Here's my standard blurb:

Room treatment is a deep subject, and a complete answer requires far more than will fit into a single reply here. So here's the short version. All rooms need:

* Broadband (not tuned) bass traps straddling as many corners as you can manage, including the wall-ceiling corners. More bass traps on the rear wall behind helps even further. You simply cannot have too much bass trapping. Real bass trapping, that is - thin foam and thin fiberglass don't work to a low enough frequency.

* Mid/high frequency absorption at the first reflection points on the side walls and ceiling.

* Some additional amount of mid/high absorption and/or diffusion on any large areas of bare parallel surfaces, such as opposing walls or the ceiling if the floor is reflective. Diffusion on the rear wall behind you is also useful in larger rooms.

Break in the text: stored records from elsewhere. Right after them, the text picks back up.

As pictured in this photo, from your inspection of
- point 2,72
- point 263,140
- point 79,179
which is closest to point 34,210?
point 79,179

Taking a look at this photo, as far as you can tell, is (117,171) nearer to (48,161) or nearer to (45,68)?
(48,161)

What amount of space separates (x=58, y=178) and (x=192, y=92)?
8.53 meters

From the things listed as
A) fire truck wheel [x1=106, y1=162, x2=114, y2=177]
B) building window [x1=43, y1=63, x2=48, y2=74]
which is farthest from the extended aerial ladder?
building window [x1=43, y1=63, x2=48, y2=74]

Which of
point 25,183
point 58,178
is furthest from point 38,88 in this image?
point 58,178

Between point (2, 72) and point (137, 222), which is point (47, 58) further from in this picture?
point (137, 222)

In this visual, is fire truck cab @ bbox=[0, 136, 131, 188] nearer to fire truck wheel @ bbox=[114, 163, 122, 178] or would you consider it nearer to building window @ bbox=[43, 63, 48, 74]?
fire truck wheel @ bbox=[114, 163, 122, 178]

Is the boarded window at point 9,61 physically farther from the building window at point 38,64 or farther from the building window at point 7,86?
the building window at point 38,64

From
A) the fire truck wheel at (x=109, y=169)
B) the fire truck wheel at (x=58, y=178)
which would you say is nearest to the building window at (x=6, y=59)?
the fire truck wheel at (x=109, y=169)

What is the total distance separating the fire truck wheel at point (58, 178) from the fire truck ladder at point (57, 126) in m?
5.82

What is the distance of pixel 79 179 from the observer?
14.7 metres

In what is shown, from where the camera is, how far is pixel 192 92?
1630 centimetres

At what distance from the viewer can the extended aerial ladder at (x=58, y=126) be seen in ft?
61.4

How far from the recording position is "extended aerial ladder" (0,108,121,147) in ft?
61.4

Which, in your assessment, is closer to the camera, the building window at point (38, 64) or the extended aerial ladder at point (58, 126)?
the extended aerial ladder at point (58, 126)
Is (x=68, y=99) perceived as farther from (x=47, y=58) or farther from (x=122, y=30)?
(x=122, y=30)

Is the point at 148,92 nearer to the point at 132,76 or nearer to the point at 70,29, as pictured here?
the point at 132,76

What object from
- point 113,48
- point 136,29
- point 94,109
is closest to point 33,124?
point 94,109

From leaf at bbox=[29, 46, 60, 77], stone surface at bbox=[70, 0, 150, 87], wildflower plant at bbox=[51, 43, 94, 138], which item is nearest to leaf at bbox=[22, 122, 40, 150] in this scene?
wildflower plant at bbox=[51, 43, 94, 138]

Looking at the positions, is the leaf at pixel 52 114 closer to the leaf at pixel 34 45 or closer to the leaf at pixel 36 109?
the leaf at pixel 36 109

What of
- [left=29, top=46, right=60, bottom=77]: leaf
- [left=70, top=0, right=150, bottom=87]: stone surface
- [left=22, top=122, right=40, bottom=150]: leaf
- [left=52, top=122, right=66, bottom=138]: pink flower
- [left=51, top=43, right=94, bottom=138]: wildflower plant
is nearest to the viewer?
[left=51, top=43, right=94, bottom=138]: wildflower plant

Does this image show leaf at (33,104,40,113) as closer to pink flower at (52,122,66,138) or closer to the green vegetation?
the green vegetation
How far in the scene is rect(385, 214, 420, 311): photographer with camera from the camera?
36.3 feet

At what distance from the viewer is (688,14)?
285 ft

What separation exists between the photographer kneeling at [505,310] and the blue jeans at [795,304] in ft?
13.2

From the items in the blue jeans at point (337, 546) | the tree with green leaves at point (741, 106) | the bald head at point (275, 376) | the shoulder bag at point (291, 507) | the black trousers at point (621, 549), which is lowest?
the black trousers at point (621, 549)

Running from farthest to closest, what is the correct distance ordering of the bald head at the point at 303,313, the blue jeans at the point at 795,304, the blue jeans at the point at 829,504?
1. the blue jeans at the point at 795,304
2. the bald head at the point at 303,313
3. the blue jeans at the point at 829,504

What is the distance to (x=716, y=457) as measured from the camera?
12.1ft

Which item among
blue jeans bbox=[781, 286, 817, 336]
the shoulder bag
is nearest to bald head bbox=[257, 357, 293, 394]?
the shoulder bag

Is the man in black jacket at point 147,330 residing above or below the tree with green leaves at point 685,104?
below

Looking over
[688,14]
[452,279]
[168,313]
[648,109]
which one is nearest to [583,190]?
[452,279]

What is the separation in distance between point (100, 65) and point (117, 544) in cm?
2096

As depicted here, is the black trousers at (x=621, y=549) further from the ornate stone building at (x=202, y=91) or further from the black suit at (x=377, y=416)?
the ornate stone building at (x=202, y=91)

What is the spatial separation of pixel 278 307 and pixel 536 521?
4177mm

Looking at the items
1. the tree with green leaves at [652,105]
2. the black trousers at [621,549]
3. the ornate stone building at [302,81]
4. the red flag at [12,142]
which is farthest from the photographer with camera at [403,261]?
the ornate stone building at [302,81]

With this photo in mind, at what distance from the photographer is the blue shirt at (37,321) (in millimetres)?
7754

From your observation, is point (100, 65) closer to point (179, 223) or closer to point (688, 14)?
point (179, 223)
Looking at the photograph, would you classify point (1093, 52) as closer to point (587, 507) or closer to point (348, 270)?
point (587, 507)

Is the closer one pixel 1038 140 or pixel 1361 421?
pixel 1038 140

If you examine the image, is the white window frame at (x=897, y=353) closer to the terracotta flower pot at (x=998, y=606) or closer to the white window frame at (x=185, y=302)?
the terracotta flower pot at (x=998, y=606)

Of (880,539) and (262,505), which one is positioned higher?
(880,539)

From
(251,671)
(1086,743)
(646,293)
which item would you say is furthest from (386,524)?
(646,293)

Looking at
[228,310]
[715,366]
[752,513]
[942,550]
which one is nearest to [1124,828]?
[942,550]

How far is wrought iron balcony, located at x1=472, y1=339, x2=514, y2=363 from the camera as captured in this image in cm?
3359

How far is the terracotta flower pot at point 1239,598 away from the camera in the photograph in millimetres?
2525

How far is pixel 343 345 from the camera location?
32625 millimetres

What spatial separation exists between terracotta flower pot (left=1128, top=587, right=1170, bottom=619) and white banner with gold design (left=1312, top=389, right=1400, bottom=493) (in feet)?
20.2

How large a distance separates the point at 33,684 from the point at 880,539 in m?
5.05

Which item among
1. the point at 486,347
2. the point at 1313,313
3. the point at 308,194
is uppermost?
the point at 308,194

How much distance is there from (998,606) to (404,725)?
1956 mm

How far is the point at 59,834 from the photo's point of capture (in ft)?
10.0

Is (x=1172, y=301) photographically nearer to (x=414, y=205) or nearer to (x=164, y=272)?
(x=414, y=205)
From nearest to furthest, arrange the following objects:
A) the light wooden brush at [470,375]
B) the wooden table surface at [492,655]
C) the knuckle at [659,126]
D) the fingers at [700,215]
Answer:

For the complete story see my Acoustics FAQ.

There's a lot of additional non-sales technical information on my company's site - articles, videos, test tones and other downloads - here:

www.realtraps.com

--Ethan
 
Awesome thanks guys. I knew it would be a every 16inch rule. I just needed some direction.
 
Panda's sketches are pretty much right on the money. You might want to consdier something thicker on the rear wall to help with length related modal issues.

Bryan
 
Panda's sketches are pretty much right on the money. You might want to consdier something thicker on the rear wall to help with length related modal issues.

Bryan
What about behind the monitors to help with sbir? Would you recommend spacing rather than thicker absorption?